In the cover of bushes, the rising and falling of voices seemed to go on forever. Urgent, then softer, then argumentative and soothing. Male and female, weaving together, pausing, starting.
At last, the sounds ceased and a pair of shadows emerged. Madeline recognized Lucien’s elegant figure, graceful as a cat even at night in the shadows.
She also recognized the woman with him. With sorrow, looked up to Jonathan, who went utterly rigid. A choking sound escaped his throat and for a moment, she wasn’t sure what he was going to do. Rush from the bushes to demand a duel? Faint? Kill them both?
Lucien shook off Juliette’s hand on his arm and stalked away, obviously angry. Juliette laughed, and
the sound carried an edge. She let Lucien go, and stood a moment in the darkness, rearranging her gown. It was plain it had been unlaced, and Juliette could not seem to catch the strings.
Without a second thought, Madeline moved from the shadows to her stepmother. "Whatever are you doing?" Madeline asked, as if she’d only just come upon her. "Let me help you."
"Thank you, my dear," Juliette said smoothly. "I fear I rather got carried away." Her voice fairly purred with lush satisfaction. "Lord Esher is a talented fellow."
A pounding beat in Madeline’s throat, and she yanked the laces tight.

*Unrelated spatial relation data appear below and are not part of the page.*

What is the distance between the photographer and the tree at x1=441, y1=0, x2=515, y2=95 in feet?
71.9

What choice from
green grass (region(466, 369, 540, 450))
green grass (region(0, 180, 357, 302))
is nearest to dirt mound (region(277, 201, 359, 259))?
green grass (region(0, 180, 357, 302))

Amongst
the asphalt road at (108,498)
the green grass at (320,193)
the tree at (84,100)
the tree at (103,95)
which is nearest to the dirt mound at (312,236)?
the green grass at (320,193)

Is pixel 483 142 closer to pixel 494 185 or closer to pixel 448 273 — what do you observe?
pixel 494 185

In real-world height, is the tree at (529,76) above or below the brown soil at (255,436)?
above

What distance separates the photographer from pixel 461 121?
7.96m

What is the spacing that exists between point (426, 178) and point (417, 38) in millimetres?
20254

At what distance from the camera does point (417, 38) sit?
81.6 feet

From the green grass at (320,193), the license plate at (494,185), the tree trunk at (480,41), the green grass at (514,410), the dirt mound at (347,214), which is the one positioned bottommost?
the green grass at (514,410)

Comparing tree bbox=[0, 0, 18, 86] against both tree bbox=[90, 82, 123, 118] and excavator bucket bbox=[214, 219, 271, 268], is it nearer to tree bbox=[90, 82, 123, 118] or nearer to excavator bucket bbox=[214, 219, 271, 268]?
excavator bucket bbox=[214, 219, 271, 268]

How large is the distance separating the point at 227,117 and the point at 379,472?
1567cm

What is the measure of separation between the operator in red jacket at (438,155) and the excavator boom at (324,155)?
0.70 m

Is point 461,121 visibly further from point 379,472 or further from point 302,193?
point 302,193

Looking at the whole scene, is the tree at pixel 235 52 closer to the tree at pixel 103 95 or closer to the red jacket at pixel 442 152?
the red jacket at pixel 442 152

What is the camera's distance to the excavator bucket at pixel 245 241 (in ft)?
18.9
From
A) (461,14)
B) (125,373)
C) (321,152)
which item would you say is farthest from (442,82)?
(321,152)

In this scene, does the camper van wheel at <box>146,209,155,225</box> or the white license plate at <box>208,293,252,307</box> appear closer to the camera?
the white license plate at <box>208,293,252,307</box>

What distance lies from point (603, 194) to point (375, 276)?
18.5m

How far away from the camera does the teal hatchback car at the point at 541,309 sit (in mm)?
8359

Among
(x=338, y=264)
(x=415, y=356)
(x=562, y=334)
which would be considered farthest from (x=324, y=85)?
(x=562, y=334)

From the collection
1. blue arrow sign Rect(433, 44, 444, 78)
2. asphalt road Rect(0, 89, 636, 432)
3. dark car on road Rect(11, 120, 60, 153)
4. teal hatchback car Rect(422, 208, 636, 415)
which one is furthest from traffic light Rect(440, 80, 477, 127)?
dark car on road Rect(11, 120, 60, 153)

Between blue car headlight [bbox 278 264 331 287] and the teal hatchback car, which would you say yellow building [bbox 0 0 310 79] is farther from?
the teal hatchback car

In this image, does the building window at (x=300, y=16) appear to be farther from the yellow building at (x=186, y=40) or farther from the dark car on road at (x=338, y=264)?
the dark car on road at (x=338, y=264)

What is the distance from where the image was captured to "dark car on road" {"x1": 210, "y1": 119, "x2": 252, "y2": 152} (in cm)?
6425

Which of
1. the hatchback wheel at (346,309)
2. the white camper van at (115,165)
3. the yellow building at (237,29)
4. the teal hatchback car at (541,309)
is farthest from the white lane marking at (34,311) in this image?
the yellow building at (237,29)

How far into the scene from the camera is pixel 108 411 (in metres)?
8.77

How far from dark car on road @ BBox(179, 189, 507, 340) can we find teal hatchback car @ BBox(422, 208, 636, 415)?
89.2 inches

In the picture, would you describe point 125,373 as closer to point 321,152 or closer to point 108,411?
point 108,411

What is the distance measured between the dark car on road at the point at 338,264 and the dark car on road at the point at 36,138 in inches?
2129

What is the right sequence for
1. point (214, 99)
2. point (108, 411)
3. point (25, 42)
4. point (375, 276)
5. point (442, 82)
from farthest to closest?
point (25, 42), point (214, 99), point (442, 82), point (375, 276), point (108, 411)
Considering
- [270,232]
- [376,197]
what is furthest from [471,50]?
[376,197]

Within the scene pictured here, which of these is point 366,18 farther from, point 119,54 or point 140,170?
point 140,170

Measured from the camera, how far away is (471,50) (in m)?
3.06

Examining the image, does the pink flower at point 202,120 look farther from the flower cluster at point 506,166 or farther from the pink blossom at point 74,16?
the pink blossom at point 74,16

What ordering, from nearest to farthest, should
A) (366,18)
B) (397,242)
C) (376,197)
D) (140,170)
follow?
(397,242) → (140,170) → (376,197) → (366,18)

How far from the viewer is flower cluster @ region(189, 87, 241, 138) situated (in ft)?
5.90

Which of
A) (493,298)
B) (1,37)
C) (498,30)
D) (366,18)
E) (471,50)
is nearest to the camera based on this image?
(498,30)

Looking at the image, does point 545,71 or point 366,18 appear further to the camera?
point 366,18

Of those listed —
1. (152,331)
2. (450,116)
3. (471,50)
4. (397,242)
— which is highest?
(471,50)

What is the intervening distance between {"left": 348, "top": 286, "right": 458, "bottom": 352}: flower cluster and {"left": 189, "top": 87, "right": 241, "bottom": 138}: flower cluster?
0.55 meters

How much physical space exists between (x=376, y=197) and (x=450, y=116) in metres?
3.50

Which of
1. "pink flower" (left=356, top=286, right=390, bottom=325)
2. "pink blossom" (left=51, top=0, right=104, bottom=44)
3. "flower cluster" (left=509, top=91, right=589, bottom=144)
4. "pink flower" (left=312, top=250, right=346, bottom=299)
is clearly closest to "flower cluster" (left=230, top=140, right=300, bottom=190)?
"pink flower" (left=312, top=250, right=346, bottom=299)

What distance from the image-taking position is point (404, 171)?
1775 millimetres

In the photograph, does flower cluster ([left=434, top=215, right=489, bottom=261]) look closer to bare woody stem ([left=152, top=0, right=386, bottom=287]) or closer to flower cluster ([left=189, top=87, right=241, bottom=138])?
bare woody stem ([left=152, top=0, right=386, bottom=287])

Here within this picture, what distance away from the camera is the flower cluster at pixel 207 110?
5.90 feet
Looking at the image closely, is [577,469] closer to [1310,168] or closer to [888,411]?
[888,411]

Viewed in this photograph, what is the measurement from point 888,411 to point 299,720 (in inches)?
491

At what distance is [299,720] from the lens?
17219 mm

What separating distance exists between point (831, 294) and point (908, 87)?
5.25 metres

She thought of Jonathan, in the trees. She wished she could slap a hand over Juliette’s mouth, but the damage had been done.
Juliette, oblivious, chattered archly. After a moment, Madeline thought Juliette sounded brittle, almost to the point of breaking, and when she looked at her, she saw there were tears making sticky trails through the powder on her face, like a river cutting new tributaries.
"Mama!" she cried. "Did he hurt you?
"Ah, child, you’ve not called me that for many years," Juliette said, and started to cough. "No," she said, waving away Madeline’s concern. "He didn’t hurt me."
Madeline heard the hesitation in her voice, and thought of the argumentative sounds she’d heard from the bushes.
Jonathan. Madeline glanced over her shoulder, but the place where he’d hidden was empty. "Juliette, what about Jonathan? He loves you."
With the weariest expression Madeline had ever seen, Juliette looked at her. "He’ll love another." Leaning on Madeline, she said, "Take me to my room. I am most unwell."
Lucien had shed his shirt and stood in his breeches and boots when the door to his chamber slammed open. Madeline stood there, furious, if he were to judge by the high spots of color on her cheeks.